週5日快適にリモートワークできる環境を整える

  同社には、仕事と育児が両立しやすい「文化」だけでなく、「制度」ももちろん整っている。子の看護休暇は5~10日あり、男性社員の取得率は4割。育児休業や時短勤務を利用する男性社員もいる。

 また子育てに限ったものではないが、リモートワークができる環境も整いつつある。今も配偶者の転勤や、介護のためなどに台湾、茨城などにいる社員3人が、毎日リモートワークを実施。つなぎっぱなしのテレビ電話を使うことで、滞りなく仕事ができているという。

 「利用しているのは、みな正社員、しかも上級職です。

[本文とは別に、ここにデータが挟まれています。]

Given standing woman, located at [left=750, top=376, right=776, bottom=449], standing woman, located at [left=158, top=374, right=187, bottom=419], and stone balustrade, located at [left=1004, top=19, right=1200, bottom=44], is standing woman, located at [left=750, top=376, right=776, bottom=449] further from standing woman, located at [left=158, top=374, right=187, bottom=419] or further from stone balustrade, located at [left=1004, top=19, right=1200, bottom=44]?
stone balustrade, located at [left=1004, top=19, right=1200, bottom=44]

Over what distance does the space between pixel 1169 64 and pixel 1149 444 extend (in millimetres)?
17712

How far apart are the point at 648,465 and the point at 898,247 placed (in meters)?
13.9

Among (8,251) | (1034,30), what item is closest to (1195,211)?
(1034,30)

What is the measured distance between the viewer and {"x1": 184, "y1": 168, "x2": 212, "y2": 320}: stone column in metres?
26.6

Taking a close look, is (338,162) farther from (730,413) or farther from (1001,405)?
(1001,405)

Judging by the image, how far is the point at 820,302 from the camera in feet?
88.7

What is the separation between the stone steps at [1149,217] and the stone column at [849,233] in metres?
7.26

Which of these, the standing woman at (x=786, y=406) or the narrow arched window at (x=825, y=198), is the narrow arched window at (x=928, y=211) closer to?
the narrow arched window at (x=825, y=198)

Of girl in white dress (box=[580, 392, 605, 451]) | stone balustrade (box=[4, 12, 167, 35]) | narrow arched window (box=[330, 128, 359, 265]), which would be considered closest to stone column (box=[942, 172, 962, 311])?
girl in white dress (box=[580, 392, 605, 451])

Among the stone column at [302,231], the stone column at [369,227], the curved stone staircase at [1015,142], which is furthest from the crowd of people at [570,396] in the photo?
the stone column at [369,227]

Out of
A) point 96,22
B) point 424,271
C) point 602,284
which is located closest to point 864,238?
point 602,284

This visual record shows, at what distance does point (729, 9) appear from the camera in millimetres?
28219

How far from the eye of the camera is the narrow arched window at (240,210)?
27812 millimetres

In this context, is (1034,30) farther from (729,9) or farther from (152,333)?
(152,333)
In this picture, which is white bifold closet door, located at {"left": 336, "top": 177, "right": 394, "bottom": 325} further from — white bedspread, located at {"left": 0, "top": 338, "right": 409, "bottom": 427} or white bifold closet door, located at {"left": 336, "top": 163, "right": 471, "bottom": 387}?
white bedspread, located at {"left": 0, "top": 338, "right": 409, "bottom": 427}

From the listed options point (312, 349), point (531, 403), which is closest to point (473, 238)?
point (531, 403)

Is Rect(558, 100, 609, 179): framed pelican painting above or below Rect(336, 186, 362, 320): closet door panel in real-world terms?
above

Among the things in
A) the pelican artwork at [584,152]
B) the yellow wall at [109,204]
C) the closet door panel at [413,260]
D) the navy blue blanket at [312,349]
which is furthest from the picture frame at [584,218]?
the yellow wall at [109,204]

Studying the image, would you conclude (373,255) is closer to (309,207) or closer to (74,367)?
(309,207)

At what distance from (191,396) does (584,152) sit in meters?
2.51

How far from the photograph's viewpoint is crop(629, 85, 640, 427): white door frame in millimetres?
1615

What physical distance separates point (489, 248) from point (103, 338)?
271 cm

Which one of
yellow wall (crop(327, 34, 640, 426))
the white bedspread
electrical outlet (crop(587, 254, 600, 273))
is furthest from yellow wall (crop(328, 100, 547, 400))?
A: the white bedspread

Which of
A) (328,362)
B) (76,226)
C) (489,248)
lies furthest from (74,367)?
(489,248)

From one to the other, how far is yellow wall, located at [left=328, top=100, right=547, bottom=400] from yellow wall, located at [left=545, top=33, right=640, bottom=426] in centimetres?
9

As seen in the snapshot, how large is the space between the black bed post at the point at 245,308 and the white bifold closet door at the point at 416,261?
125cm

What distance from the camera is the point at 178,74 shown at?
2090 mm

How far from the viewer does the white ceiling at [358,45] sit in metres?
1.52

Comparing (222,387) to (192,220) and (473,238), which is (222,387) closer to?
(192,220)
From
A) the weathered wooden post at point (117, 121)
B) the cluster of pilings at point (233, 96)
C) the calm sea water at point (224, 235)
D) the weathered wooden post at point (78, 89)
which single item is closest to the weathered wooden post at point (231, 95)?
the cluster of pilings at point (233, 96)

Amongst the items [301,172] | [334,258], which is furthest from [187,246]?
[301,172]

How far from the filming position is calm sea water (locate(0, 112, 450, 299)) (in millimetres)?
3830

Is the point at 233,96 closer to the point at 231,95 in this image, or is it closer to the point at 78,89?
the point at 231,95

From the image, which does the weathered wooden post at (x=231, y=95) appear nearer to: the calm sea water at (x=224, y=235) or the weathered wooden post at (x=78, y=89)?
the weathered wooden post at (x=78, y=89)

地方にいても仕事ができることが証明されています。ただ、リアルに表情などを見られる環境に比べると、同じ業務をしていても負担が大きい面もある。サポート体制などを整えて、もっと大勢の社員向けに広げていきたいと思っています」

 「育児や介護などで、『出勤できない』という理由だけで、優秀な人が辞めていったり、優秀な人を雇えなかったりすることは、とても残念。その意味でリモートワークは今後、ますます重要になっていくことでしょう」

 四半期ごとの成果発表会では、本業のほかに「どれだけ生産性を高める工夫をしたか」という視点での評価もある。例えば、繰り返しの仕事をサポートする自動化ツールを作ったり、メンテナンスのリストを仕分けしてくれるアプリを作ったり。業務時間を減らす工夫をした人は、それも評価される仕組みだ。

 「シリコンバレーなどのIT企業では、定時になるとスパっと仕事を切り上げる人も多い。業務が増えても、人を増やさず残業もしないで、できる方法を考えている」と永田さん。「人が足りない」と嘆いている、多くの企業にとってもまねできることがありそうだ。